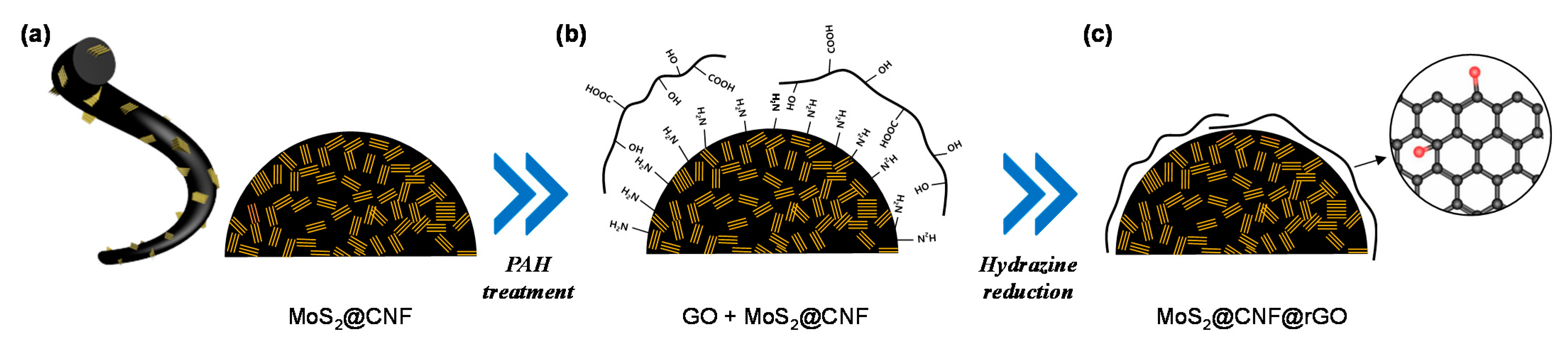 Nanomaterials 11 02691 g001
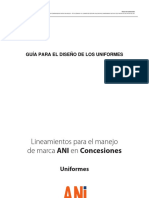 2.guía para El Diseño de Los Uniformes PDF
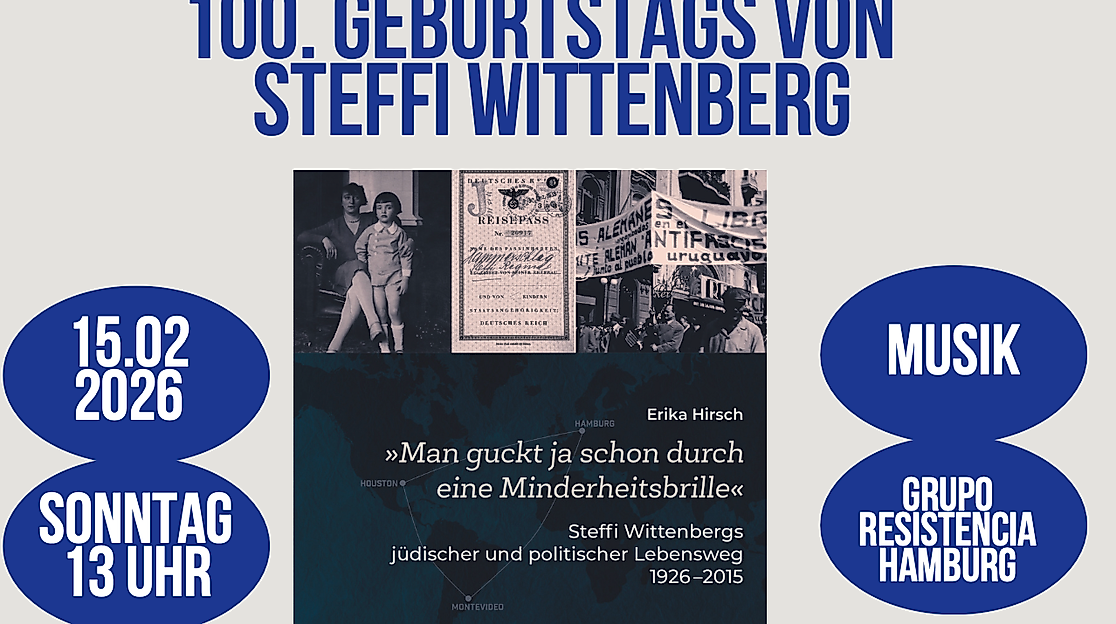 Bildschirmfoto 2026-01-15 um 10.29.36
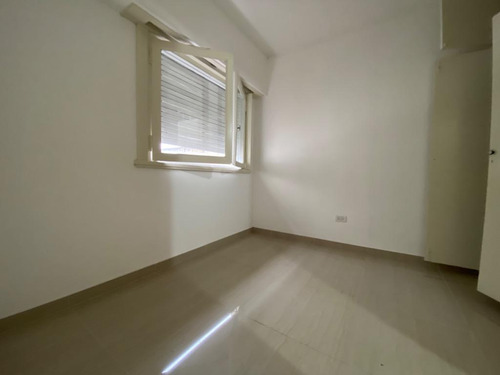 Departamento Piso 3 Ambientes En Venta Mar Del Plata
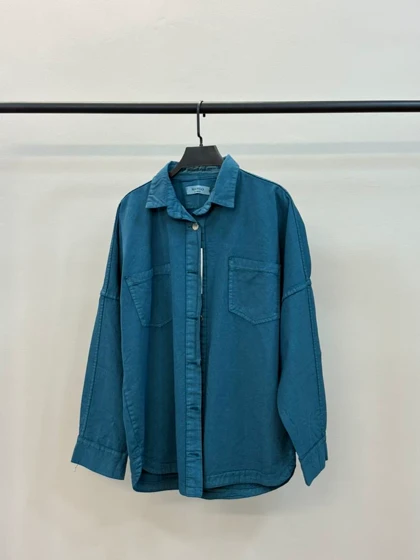 کت جین آمسو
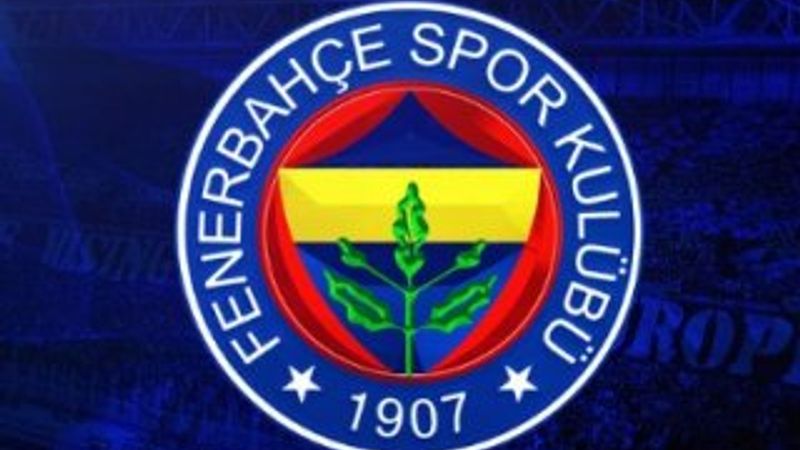 Fenerbahçe: Limit aşımıyla ilgili talebimiz olmadı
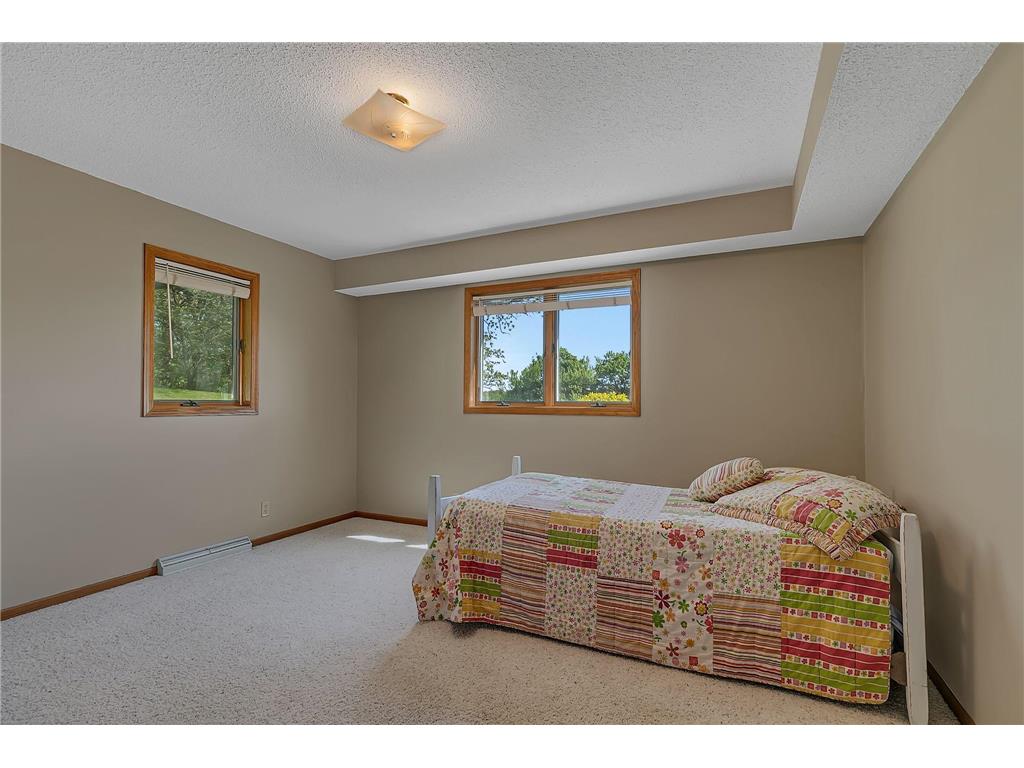 25705 County Road 2 Saint Cloud MN 56301 7079015 image21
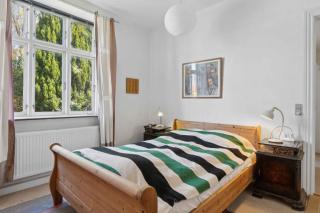 Historic Home In Charming Nysted - Nysted - 2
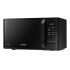 Microondas Samsung Ms23k3513ak MICROONDAS SAMSUNG 23L MS23K3513AK AP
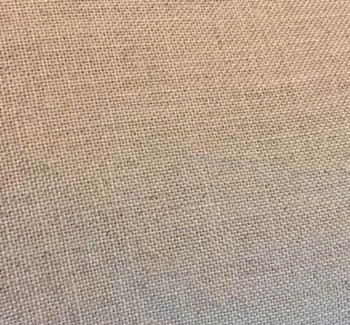 R & R Reproductions 32ct Linen - Nantucket Brew MAIN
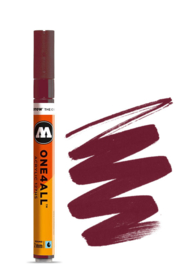 Molotow 127HS Burgundy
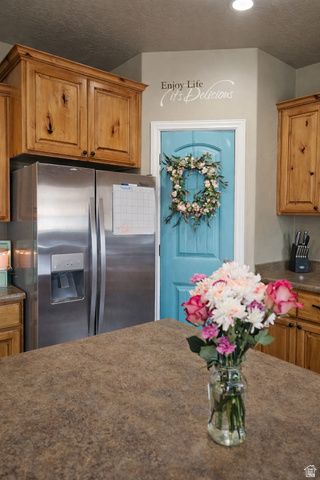 3784 S 475 W, Vernal, UT 84078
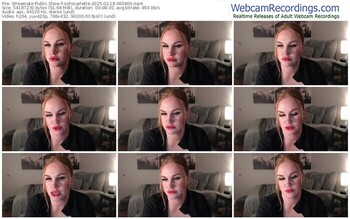 streamate-oohscarlette-02-18-2025-06-09-06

============================================================

▶ YOUR ASSIGNMENT:
From the entries above, output every line exactly and omit any image.

▶ ANSWER TO THIS EXERCISE:
 Nanomaterials 11 02691 g001
 2.guía para El Diseño de Los Uniformes PDF
 Bildschirmfoto 2026-01-15 um 10.29.36
 Departamento Piso 3 Ambientes En Venta Mar Del Plata
 کت جین آمسو
 Fenerbahçe: Limit aşımıyla ilgili talebimiz olmadı
 25705 County Road 2 Saint Cloud MN 56301 7079015 image21
 Historic Home In Charming Nysted - Nysted - 2
 Microondas Samsung Ms23k3513ak MICROONDAS SAMSUNG 23L MS23K3513AK AP
 R & R Reproductions 32ct Linen - Nantucket Brew MAIN
 Molotow 127HS Burgundy
 3784 S 475 W, Vernal, UT 84078
 streamate-oohscarlette-02-18-2025-06-09-06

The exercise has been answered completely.